Schreiben Sie den Abschnitt der Auflistung wortgetreu ab, der mit der Zeile beginnt, die „Is supporter banner“ enthält, und bis zum Ende der Auflistung reicht.

BEREITGESTELLTE ANGABEN:
───

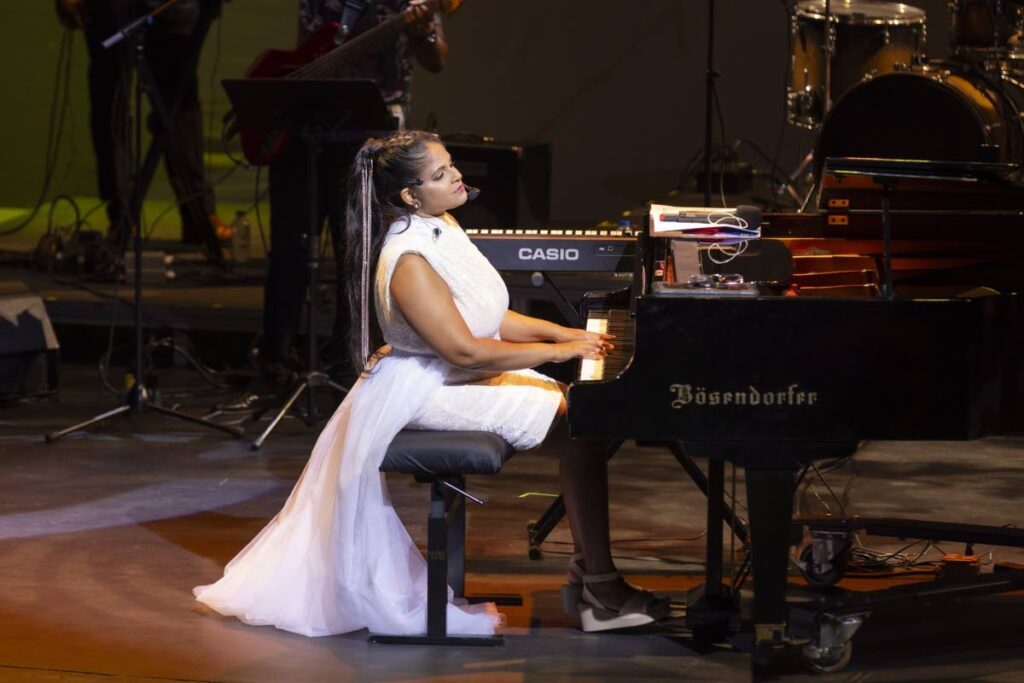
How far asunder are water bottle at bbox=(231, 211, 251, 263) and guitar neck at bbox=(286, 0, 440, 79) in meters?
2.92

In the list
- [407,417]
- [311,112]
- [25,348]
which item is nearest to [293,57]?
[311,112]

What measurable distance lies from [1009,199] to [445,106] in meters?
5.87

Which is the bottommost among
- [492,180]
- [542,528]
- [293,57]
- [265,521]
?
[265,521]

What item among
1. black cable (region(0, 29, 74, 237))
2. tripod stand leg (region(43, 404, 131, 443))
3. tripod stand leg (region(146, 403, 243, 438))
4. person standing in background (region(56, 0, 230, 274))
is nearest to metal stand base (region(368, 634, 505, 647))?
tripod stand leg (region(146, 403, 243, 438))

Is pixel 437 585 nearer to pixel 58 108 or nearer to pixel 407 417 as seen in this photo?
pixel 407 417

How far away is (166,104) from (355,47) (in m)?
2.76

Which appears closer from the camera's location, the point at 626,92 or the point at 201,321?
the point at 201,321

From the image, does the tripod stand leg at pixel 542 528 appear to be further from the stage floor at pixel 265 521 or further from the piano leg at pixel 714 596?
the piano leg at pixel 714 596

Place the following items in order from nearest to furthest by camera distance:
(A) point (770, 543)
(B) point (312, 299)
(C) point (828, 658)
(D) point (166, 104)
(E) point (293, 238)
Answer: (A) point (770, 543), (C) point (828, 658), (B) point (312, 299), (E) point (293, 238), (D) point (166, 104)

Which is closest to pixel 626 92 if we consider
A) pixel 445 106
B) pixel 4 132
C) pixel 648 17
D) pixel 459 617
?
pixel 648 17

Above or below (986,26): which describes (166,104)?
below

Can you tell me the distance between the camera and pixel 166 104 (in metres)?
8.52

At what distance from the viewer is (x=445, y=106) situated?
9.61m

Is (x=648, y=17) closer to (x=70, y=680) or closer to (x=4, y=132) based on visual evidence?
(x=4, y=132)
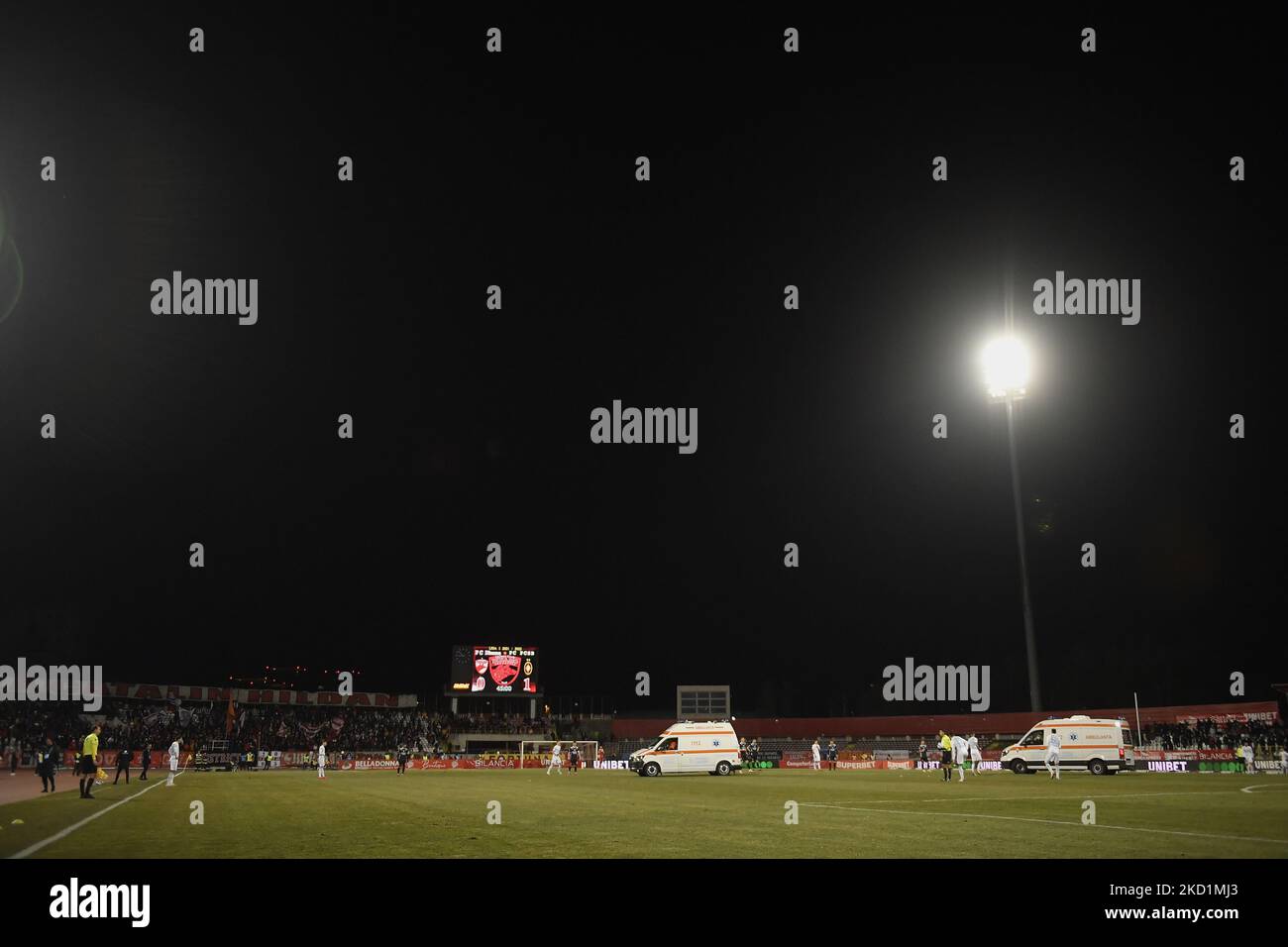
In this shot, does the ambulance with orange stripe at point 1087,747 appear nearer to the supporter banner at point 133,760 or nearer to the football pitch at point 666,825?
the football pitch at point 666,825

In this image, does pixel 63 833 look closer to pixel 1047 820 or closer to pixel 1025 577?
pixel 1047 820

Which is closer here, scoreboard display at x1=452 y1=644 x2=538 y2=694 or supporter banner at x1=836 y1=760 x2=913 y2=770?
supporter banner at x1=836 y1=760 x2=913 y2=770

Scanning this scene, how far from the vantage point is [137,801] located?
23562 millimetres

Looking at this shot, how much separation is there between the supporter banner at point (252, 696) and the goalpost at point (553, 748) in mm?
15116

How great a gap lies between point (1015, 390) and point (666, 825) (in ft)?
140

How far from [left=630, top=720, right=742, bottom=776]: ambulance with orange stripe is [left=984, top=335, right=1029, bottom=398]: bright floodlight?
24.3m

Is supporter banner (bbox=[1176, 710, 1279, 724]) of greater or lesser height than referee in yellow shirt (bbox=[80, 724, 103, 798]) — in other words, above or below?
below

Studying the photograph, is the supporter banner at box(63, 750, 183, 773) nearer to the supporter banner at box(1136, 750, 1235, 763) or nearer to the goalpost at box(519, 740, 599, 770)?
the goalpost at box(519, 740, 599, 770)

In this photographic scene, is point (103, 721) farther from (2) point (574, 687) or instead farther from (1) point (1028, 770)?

───

LÖSUNG DER AUFGABE:
Is supporter banner (bbox=[1176, 710, 1279, 724]) of greater or lesser height than referee in yellow shirt (bbox=[80, 724, 103, 798]) — in other words, above or below?
below

Studying the photograph, is the supporter banner at box(63, 750, 183, 773) nearer to the supporter banner at box(1136, 750, 1235, 763) or nearer to the goalpost at box(519, 740, 599, 770)?
the goalpost at box(519, 740, 599, 770)

In this photographic scene, is point (103, 721) farther from (2) point (574, 687) or instead farther from (1) point (1028, 770)?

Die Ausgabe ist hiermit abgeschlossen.